Subg. Gaudryceras (Gaudryceras) de Grossouvre, 1894
Gaudryceras (Gaudryceras) alamedense (Smith, 1889)
Gaudryceras (Gaudryceras) aureum (Anderson, 1958)
Gaudryceras (Gaudryceras) cassisianum d'Orbigny, 1850
Gaudryceras (Gaudryceras) delvallense (Anderson, 1958)
Gaudryceras (Gaudryceras) denmanense (Whiteaves, 1903)
Gaudryceras (Gaudryceras) mitis Hauer, 1866
Gaudryceras (Gaudryceras) strictum Kennedy et al., 2007
Gaudryceras (Gaudryceras) texanum (Anderson, 1958)
Subg. Gaudryceras (Mesogaudryceras) Spath, 1927
Gaudryceras (Mesogaudryceras) leptonema Sharpe, 1855
Subg. Gaudryceras (Neogaudryceras) Shimizu, 1935
Gaudryceras (Neogaudryceras) pictum Yabe, 1903
Gaudryceras (Neogaudryceras) beantalyense Collignon, 1956
Gaudryceras (Neogaudryceras) denseplicatum Jimbo, 1894
Gaudryceras (Neogaudryceras) kayei Forbes, 1846
Gaudryceras (Neogaudryceras) makarovense Shigeta and Maeda, 2005
Gaudryceras (Neogaudryceras) seymouriense Macellari, 1986
Gaudryceras (Neogaudryceras) stefaninii Venzo, 1936
Gaudryceras (Neogaudryceras) tenuiliratum Yabe, 1903
Gaudryceras (Neogaudryceras) varagurense Kossmat, 1895
Gaudryceras (Neogaudryceras) varagurense patagonicum (Paulcke, 1907)
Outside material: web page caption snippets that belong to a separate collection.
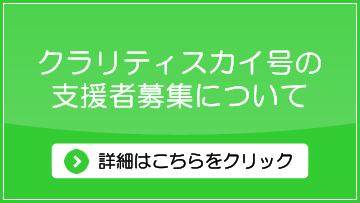 クラリティスカイ号の支援者募集について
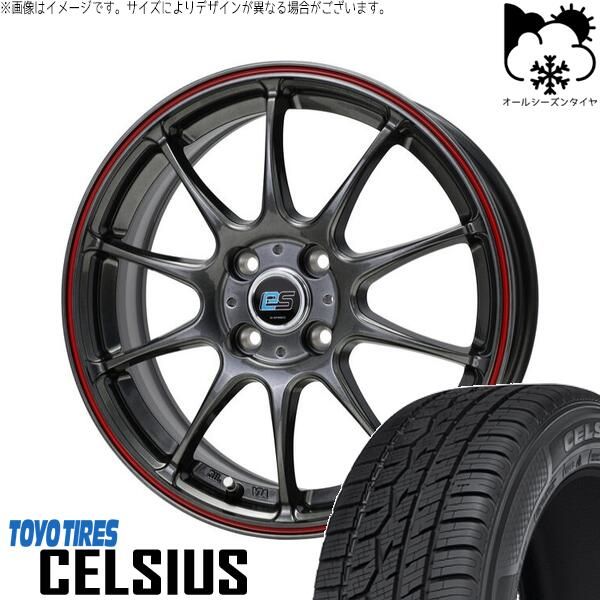 国産　2021年製　165/60R15 4本　ハスラー　ソリオ　デリカミニ ハスラー デリカミニ ソリオ 165/65R14 オールシーズンタイヤ ホイール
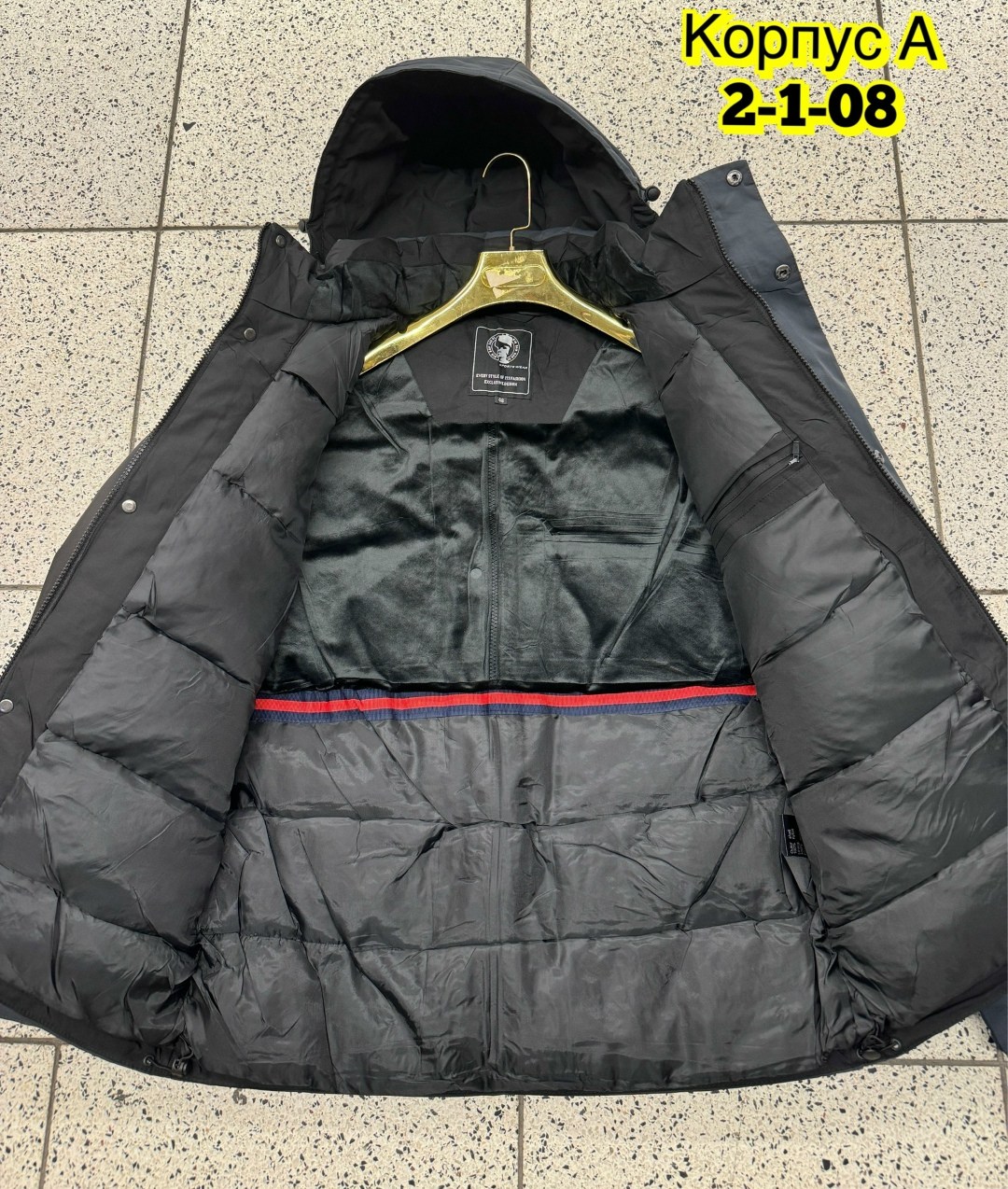 мужская зимняя куртка,куртка демисезонная,куртка мужская парка,теплая куртка,куртка зимняя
Gaudryceras (Neogaudryceras) varicostatum van Hoepen, 1921

==Distribution==
Fossils of species within this genus have been found in the Cretaceous sediments of Angola, Antarctica, Australia, Austria, Brazil, Chile, France, Germany, India, Japan, Madagascar, Mexico, New Zealand, Nigeria, Russia, South Africa, Spain and United States.